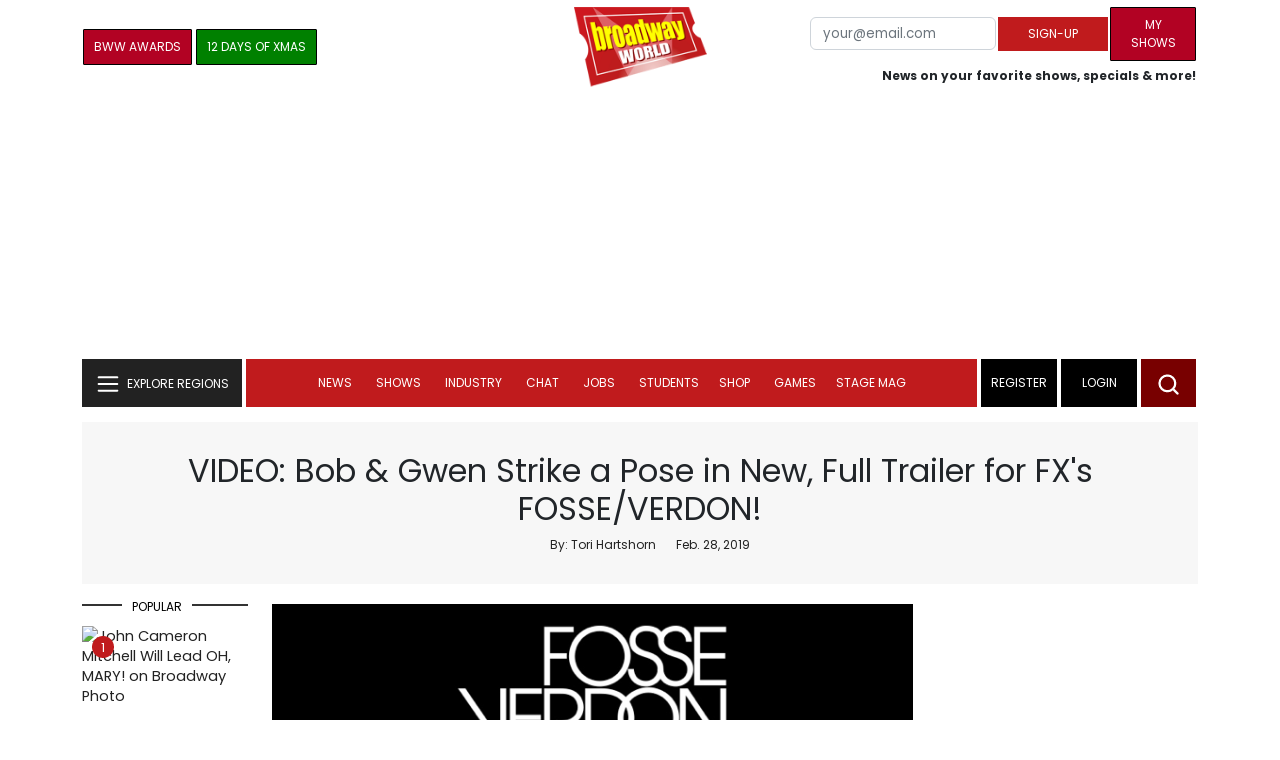

--- FILE ---
content_type: text/html; charset=UTF-8
request_url: https://cloud.broadwayworld.com/recommendednew2023.php
body_size: 7272
content:
<html><head><link rel="preconnect" href="https://cloudimages.broadwayworld.com">
<link rel="dns-prefetch" href="https://cloudimages.broadwayworld.com"><meta name="googlebot" content="noindex,indexifembedded" />
<title>Recommended for You</title>

<Style type="text/css">@charset UTF-8;body{font-family: -apple-system, BlinkMacSystemFont, "Segoe UI", Roboto, "Helvetica Neue", Arial, "Noto Sans", sans-serif, "Apple Color Emoji", "Segoe UI Emoji", "Segoe UI Symbol", "Noto Color Emoji" !important;margin:0;padding:0;background:#ffffff;font-display:auto;}a{margin:0;margin-left:10px;margin:10px 0 10px;font-weight:600;font-size: 15px;line-height:18px;letter-spacing: -.4px;color:#313131;text-decoration:none;}img{max-width:100%;height:auto};a:hover{color:#b20223}.cp{float:left;padding-right:10px;height: 100px;width:100px;margin-bottom:10px;}</style></head><body><Div style="width:100%;height:460px;">



<div style="display:block;height:110px;width:100%;word-break: break-word;overflow:hidden;"><h4><a target="_top" style="word-break: break-word;" href="https://www.broadwayworld.com/article/Twelve-Days-of-Christmas-Carrie-Coon-20251215" 
    onclick="trackArticleClick('date_based', '2', 'r.dateposted DESC', '2401799', '2401799')"><img loading="lazy" decoding="async" style="width:100px;height:100px;" width="100" height="100" src="https://cloudimages2.broadwayworld.com/upload13/2401799/100-5591f0ba11f6f7add7b5ad57ce7219e6.jpg?format=webp&amp;width=100&amp;quality=80" srcset="https://cloudimages2.broadwayworld.com/columnpiccloud/200200-5591f0ba11f6f7add7b5ad57ce7219e6.jpg?format=webp&amp;width=200&amp;quality=80 2x" alt="Twelve Days of Christmas: Carrie Coon" class="cp"/>Twelve Days of Christmas: Carrie Coon</a></h4></div><div style="display:block;height:110px;width:100%;word-break: break-word;overflow:hidden;"><h4><a target="_top" style="word-break: break-word;" href="https://www.broadwayworld.com/article/GASTON-Spin-off-in-the-Works-at-Disney-From-Writer-Dave-Callaham-20251215" 
    onclick="trackArticleClick('date_based', '2', 'r.dateposted DESC', '2401941', '2401941')"><img loading="lazy" decoding="async" style="width:100px;height:100px;" width="100" height="100" src="https://cloudimages2.broadwayworld.com/upload13/2401941/100-ab8bf89127fb5d0e4fe78eb8e2c00e3f.jpg?format=webp&amp;width=100&amp;quality=80" srcset="https://cloudimages2.broadwayworld.com/columnpiccloud/200200-ab8bf89127fb5d0e4fe78eb8e2c00e3f.jpg?format=webp&amp;width=200&amp;quality=80 2x" alt="GASTON Spin-off in the Works at Disney From Writer Dave Callaham" class="cp"/>GASTON Spin-off in the Works at Disney From Writer Dave Callaham</a></h4></div><div style="display:block;height:110px;width:100%;word-break: break-word;overflow:hidden;"><h4><a target="_top" style="word-break: break-word;" href="https://www.broadwayworld.com/article/Prolific-Filmmaker-and-Actor-Rob-Reiner-Passes-Away-at-78-20251215" 
    onclick="trackArticleClick('date_based', '2', 'r.dateposted DESC', '2401818', '2401818')"><img loading="lazy" decoding="async" style="width:100px;height:100px;" width="100" height="100" src="https://cloudimages2.broadwayworld.com/columnpiccloud/300-8eb1251aaa1febb8b5c4637637250ae1.jpg?format=webp&amp;width=100&amp;quality=80" srcset="https://cloudimages2.broadwayworld.com/columnpiccloud/300-8eb1251aaa1febb8b5c4637637250ae1.jpg?format=webp&amp;width=200&amp;quality=80 2x" alt="Prolific Filmmaker and Actor Rob Reiner Passes Away at 78" class="cp"/>Prolific Filmmaker and Actor Rob Reiner Passes Away at 78</a></h4></div><div style="display:block;height:110px;width:100%;word-break: break-word;overflow:hidden;"><h4><a target="_top" style="word-break: break-word;" href="https://www.broadwayworld.com/article/Photos-Hugh-Jackman-Sutton-Foster-More-at-the-New-York-SONG-SUNG-BLUE-Premiere-20251215" 
    onclick="trackArticleClick('date_based', '2', 'r.dateposted DESC', '2401815', '2401815')"><img loading="lazy" decoding="async" style="width:100px;height:100px;" width="100" height="100" src="https://cloudimages2.broadwayworld.com/upload13/2401815/100-6026f389ee2eedd2fd80325ea992aa81.jpg?format=webp&amp;width=100&amp;quality=80" srcset="https://cloudimages2.broadwayworld.com/columnpiccloud/200200-6026f389ee2eedd2fd80325ea992aa81.jpg?format=webp&amp;width=200&amp;quality=80 2x" alt="Photos: Hugh Jackman &amp; More at SONG SUNG BLUE New York Premiere" class="cp"/>Photos: Hugh Jackman & More at SONG SUNG BLUE New York Premiere</a></h4></div><div style="display:block;height:110px;width:100%;word-break: break-word;overflow:hidden;"><h4><a target="_top" style="word-break: break-word;" href="https://www.broadwayworld.com/article/Photo-On-the-Red-Carpet-at-the-2025-Kennedy-Center-Honors-with-Michael-Crawford-Laura-Osnes-More-20251215" 
    onclick="trackArticleClick('date_based', '2', 'r.dateposted DESC', '2401796', '2401796')"><img loading="lazy" decoding="async" style="width:100px;height:100px;" width="100" height="100" src="https://cloudimages2.broadwayworld.com/upload13/2401796/100-58e3ea42979e10e9ecd5dd8a0f063fe3.jpg?format=webp&amp;width=100&amp;quality=80" srcset="https://cloudimages2.broadwayworld.com/columnpiccloud/200200-58e3ea42979e10e9ecd5dd8a0f063fe3.jpg?format=webp&amp;width=200&amp;quality=80 2x" alt="Photo: On the Red Carpet at the 2025 Kennedy Center Honors" class="cp"/>Photo: On the Red Carpet at the 2025 Kennedy Center Honors</a></h4></div><div style="display:block;height:110px;width:100%;word-break: break-word;overflow:hidden;"><h4><a target="_top" style="word-break: break-word;" href="https://www.broadwayworld.com/article/THE-BAKERS-WIFE-Will-Be-Recorded-By-The-New-York-Public-Library-for-the-Performing-Arts-20251215" 
    onclick="trackArticleClick('date_based', '2', 'r.dateposted DESC', '2401808', '2401808')"><img loading="lazy" decoding="async" style="width:100px;height:100px;" width="100" height="100" src="https://cloudimages2.broadwayworld.com/upload13/2401808/100-5c4067dbee75558a0fbc42ce84c84db3.jpg?format=webp&amp;width=100&amp;quality=80" srcset="https://cloudimages2.broadwayworld.com/columnpiccloud/200200-5c4067dbee75558a0fbc42ce84c84db3.jpg?format=webp&amp;width=200&amp;quality=80 2x" alt="THE BAKER&#039;S WIFE Will be Recorded by NYPL" class="cp"/>THE BAKER'S WIFE Will be Recorded by NYPL</a></h4></div><? mysqli_close($link); 

// Clean up old cookies at the end (non-blocking)
if (isset($_COOKIE['MYARTICLES2020'])) {
    setcookie('MYARTICLES2020', null, -1, '/'); 
} 
if (isset($_COOKIE['MYARTICLES20221'])) {
    setcookie('MYARTICLES20221', null, -1, '/'); 
} 
if (isset($_COOKIE['MYARTICLES2021'])) {
    setcookie('MYARTICLES2021', null, -1, '/'); 
}

// Flush output buffer
ob_end_flush();
?></body></html>

<script>
function trackArticleClick(abTestName, abTestVariant, sortMethod, articleId, articleTitle) {
    var url = '/track_rf.cfm?abTestName=' + encodeURIComponent(abTestName) + 
              '&abTestVariant=' + encodeURIComponent(abTestVariant) + 
              '&sortMethod=' + encodeURIComponent(sortMethod) +
              '&articleId=' + encodeURIComponent(articleId) +
              '&articleTitle=' + encodeURIComponent(articleId);
    
    // Use sendBeacon for better performance (non-blocking, works even after page unload)
    if (navigator.sendBeacon) {
        navigator.sendBeacon(url);
    } else {
        // Fallback to fetch with keepalive
        fetch(url, { method: 'GET', keepalive: true }).catch(function() {});
    }
}
</script>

TASK OBJECTIVE =>
No pictures should appear in the copy, which holds exactly the lines from the first line of the data through the line with "<title>Recommended for You</title>" and nothing else.

PROBLEM SOLUTION =>
--- FILE ---
content_type: text/html; charset=UTF-8
request_url: https://cloud.broadwayworld.com/recommendednew2023.php
body_size: 7272
content:
<html><head><link rel="preconnect" href="https://cloudimages.broadwayworld.com">
<link rel="dns-prefetch" href="https://cloudimages.broadwayworld.com"><meta name="googlebot" content="noindex,indexifembedded" />
<title>Recommended for You</title>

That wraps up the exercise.